Question

For what value of \[{{m}_{1}}\] will \[8Kg\] mass be at rest?

Answer 1

Hint: In such type of question first we have to break the possible number of forces main forces acting in such numerical are weight and tension then we apply the Newton’s second law of motion to solve each mass by seeing the direction of all forces acting on it and required results are obtained.
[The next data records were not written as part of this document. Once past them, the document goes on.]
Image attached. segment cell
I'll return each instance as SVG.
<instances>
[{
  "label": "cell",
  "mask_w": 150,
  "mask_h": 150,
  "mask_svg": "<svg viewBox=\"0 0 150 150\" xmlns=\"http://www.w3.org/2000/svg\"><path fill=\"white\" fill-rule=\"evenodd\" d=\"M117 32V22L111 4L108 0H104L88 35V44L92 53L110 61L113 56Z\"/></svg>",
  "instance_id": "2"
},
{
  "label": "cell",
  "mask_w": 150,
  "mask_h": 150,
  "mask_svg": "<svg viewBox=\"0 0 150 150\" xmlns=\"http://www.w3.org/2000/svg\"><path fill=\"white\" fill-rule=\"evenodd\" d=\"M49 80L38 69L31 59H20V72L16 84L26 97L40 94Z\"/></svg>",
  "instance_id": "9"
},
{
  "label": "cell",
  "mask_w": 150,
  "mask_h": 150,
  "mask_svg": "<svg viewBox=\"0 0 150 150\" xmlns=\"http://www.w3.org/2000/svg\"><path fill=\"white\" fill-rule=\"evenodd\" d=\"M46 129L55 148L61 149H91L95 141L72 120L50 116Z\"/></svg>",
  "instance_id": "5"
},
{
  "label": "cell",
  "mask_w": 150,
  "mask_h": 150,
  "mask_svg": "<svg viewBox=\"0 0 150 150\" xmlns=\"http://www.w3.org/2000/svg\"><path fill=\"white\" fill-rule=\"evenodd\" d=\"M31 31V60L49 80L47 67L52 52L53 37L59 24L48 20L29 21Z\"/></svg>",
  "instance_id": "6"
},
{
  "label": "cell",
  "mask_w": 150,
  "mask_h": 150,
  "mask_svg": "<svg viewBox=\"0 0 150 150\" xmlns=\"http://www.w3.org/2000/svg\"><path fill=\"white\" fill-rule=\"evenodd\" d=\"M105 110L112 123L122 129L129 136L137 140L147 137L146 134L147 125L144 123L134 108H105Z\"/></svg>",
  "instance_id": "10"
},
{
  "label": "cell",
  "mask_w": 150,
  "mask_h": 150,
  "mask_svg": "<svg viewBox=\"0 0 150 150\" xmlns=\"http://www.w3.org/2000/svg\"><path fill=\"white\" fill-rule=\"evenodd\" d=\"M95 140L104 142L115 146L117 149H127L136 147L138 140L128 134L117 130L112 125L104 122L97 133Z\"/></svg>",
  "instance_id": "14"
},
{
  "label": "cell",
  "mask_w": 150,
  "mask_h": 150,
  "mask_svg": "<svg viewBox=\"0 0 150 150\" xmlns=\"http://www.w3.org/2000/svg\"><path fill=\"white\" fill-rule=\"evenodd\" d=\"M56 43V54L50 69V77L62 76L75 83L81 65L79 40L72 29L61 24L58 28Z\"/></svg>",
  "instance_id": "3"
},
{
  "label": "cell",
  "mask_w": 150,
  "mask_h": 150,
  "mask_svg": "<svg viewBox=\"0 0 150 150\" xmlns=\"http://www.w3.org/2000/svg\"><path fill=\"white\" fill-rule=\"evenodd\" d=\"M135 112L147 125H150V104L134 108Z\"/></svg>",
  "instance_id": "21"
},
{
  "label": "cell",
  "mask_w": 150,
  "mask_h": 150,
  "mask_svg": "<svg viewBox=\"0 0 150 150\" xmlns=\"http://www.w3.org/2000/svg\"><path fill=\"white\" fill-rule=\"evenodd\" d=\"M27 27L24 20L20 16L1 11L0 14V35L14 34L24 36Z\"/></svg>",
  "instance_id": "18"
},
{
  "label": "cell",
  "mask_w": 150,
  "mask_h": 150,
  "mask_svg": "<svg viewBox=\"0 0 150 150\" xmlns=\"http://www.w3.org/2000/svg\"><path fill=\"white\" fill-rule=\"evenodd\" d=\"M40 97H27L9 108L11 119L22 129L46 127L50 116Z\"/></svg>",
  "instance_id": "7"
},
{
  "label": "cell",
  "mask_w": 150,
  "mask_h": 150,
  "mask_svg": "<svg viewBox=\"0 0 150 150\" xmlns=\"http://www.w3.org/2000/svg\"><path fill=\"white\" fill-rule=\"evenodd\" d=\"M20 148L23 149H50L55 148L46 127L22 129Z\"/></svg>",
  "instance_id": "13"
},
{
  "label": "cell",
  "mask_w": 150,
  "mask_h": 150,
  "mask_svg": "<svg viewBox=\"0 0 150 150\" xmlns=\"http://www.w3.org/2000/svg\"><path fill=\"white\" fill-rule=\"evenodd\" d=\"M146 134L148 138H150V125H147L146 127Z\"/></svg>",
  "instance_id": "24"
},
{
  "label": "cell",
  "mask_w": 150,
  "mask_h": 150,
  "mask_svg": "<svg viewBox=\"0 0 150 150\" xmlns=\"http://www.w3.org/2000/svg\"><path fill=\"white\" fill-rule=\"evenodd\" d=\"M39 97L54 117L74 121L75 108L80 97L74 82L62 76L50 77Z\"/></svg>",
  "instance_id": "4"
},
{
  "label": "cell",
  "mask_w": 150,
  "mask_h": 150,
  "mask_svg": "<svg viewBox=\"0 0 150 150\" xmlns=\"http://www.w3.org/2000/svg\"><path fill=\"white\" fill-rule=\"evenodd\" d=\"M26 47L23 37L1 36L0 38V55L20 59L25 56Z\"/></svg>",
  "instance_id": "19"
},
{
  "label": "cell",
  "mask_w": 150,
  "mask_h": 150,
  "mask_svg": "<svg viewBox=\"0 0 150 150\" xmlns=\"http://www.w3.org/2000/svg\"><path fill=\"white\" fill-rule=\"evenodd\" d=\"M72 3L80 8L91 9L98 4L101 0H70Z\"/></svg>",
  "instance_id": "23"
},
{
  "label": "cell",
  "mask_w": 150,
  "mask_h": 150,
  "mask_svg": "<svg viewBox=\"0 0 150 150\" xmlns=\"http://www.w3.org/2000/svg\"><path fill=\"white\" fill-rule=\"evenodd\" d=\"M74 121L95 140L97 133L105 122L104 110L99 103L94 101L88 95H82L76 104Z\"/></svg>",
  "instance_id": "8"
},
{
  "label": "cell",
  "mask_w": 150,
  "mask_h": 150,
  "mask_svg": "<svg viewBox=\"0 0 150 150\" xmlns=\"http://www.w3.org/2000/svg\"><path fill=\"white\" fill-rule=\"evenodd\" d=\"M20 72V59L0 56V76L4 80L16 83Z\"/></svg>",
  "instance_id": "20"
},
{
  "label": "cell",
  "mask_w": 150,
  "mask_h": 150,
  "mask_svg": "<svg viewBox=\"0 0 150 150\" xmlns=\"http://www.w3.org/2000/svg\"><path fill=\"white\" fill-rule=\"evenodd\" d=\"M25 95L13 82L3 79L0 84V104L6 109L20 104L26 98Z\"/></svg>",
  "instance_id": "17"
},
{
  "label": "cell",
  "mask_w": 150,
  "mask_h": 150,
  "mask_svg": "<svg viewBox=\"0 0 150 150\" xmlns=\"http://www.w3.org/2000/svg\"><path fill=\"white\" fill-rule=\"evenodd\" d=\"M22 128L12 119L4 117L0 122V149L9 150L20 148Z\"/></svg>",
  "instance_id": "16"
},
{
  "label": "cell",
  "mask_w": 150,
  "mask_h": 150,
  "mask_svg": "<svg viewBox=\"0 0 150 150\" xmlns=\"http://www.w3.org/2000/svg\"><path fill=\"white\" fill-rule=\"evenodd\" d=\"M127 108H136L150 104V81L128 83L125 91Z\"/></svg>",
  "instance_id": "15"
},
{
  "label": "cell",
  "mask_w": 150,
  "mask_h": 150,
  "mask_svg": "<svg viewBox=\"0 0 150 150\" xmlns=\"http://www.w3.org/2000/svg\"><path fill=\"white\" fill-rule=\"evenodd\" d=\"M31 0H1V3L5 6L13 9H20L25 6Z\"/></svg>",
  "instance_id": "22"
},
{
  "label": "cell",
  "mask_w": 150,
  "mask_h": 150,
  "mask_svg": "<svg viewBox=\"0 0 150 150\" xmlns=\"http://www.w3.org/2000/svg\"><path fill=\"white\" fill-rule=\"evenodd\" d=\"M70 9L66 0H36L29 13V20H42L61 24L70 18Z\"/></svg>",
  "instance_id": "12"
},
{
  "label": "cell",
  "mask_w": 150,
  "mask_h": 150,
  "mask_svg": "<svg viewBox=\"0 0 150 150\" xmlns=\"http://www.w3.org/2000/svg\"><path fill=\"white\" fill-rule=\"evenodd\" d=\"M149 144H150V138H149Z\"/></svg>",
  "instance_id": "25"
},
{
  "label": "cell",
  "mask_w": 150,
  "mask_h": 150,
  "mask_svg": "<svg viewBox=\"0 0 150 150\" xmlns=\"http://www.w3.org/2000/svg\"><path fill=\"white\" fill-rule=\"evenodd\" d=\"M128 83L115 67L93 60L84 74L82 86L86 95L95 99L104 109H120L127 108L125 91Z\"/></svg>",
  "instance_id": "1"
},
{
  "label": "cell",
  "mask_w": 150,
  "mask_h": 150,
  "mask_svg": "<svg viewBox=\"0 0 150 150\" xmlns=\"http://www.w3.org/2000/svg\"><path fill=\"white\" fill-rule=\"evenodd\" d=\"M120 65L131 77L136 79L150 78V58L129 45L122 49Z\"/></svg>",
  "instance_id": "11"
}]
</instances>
Complete step by step solution:
Since in the given figure of pulleys masses are attached to the strings so two forces acts on them:-
1. Weight of the body vertically downwards.
2. Tension in the string in upward direction.
Since pulleys are massless so their mass is not considered during calculation.
The given figure block of \[8Kg\] is attached to the string with a pulley.
Its Weight \[=8g\](acts Vertically Downwards direction)
and Tension in the string \[{{T}_{1}}\] (Upwards direction).
Since the string to this mass is the same, the same tension acts on the whole string.
According to the question, the body of mass \[8Kg\] is at rest so no acceleration is acting on this body.
So According to Newton’s second Law of motion we can write,
\[\begin{align}
  & {{T}_{1}}=8g \\
 & \therefore {{T}_{1}}=80N \\
\end{align}\].
So the tension in the above is \[80N\].
For the second pulley two masses are attached to it and this system has tension \[2T\] acting in downward direction which balances the tension \[{{T}_{1}}\] acting in upward direction in the upper pulley.
So in equilibrium we can write,
\[\begin{align}
  & {{T}_{1}}=2T \\
 & \Rightarrow T=\dfrac{{{T}_{1}}}{2} \\
 & \therefore T=40N \\
\end{align}\]
So the tension on the strings in the lower system is \[40N\] when the mass of the upper pulley is at rest.
For \[5Kg\] body, acceleration is acting downward direction,
so according to Newton’s Law of motion we can write,
\[5g-T=5a\]
Since value of \[T=40N\]is given put in above equation we get,
\[\begin{align}
  & 50-40=5a \\
 & \Rightarrow 10=5a \\
 & \therefore a=2\dfrac{m}{{{s}^{2}}} \\
\end{align}\]
So we get the acceleration of \[5Kg\] body, since the lower pulley has the same value of acceleration for both the masses.
Now for \[{{m}_{1}}Kg\] body acceleration is acting upward direction,
so according to Newton’s Law of motion we can write,
\[T-{{m}_{1}}g={{m}_{1}}a\]
Value of Tension \[T=40N\] and acceleration \[a=2\dfrac{m}{{{s}^{2}}}\] is already calculated put in above equation we get,
\[\begin{align}
  & 40-10{{m}_{1}}=2{{m}_{1}} \\
 & \Rightarrow 40=12{{m}_{1}} \\
 & \therefore {{m}_{1}}=\dfrac{40}{12}=\dfrac{10}{3}Kg \\
\end{align}\]
So the mass of \[{{m}_{1}}\] when \[8Kg\] mass is at rest is \[\dfrac{10}{3}Kg\].

Note: According to Newton’s second law rate of change in momentum is directly proportional to external force applied, here in this type of numerical we will use the derived form of Newton’s second law which is represented as external force is equal to the product of mass and acceleration of the body.